Engineering opportunities in cancer immunotherapy

Abstract

Immunotherapy has great potential to treat cancer and prevent future relapse by activating the immune system to recognize and kill cancer cells. A variety of strategies are continuing to evolve in the laboratory and in the clinic, including therapeutic noncellular (vector-based or subunit) cancer vaccines, dendritic cell vaccines, engineered T cells, and immune checkpoint blockade. Despite their promise, much more research is needed to understand how and why certain cancers fail to respond to immunotherapy and to predict which therapeutic strategies, or combinations thereof, are most appropriate for each patient. Underlying these challenges are technological needs, including methods to rapidly and thoroughly characterize the immune microenvironment of tumors, predictive tools to screen potential therapies in patient-specific ways, and sensitive, information-rich assays that allow patient monitoring of immune responses, tumor regression, and tumor dissemination during and after therapy. The newly emerging field of immunoengineering is addressing some of these challenges, and there is ample opportunity for engineers to contribute their approaches and tools to further facilitate the clinical translation of immunotherapy. Here we highlight recent technological advances in the diagnosis, therapy, and monitoring of cancer in the context of immunotherapy, as well as ongoing challenges.
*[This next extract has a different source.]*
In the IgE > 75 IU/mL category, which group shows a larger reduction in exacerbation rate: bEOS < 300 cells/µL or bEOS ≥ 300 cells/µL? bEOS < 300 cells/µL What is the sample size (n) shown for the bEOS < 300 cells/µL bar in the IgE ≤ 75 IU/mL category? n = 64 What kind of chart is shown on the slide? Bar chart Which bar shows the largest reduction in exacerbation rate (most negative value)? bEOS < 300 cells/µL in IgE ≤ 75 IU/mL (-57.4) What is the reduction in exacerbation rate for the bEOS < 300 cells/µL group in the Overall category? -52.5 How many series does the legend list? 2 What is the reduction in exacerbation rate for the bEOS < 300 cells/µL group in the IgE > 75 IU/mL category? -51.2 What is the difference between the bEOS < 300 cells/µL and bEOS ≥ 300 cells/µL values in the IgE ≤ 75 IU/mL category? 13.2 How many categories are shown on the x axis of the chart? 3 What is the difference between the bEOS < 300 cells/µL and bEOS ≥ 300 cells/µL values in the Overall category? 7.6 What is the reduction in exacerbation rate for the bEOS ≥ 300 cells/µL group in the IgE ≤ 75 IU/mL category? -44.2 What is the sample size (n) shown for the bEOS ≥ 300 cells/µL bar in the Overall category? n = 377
Keywords: adoptive T-cell therapy; cancer vaccine; checkpoint blockade; diagnostic tools; immunoengineering.

Fig. 1.

Features of the tumor microenvironment that hinder immunotherapy. To dampen the killing functions of cytotoxic T lymphocytes (CTLs), regulatory T cells (T_regs) secrete TGF-β and IL-10, whereas myeloid-derived suppressor cells (MDSCs) secrete arginase (ARG), nitric oxide (NO), and reactive oxygen species (ROS). Immature or regulatory dendritic cells secrete IL-10 and indoleamine 2,3-dioxygenase (IDO) and can further present antigens to T cells in ways that drive anergy or tolerance, including through overexpression of ligands for the checkpoint molecules PD-1 and CTLA-4. Tumor-associated macrophages (TAMs) also secrete immune suppressive factors and cytokines to block the activity of natural killer (NK) cells and CTLs. Tumor cells and host stromal cells (including fibroblasts and blood and lymphatic endothelium) can also express TGF-β, checkpoint ligands, and FasL to directly cause T-cell apoptosis.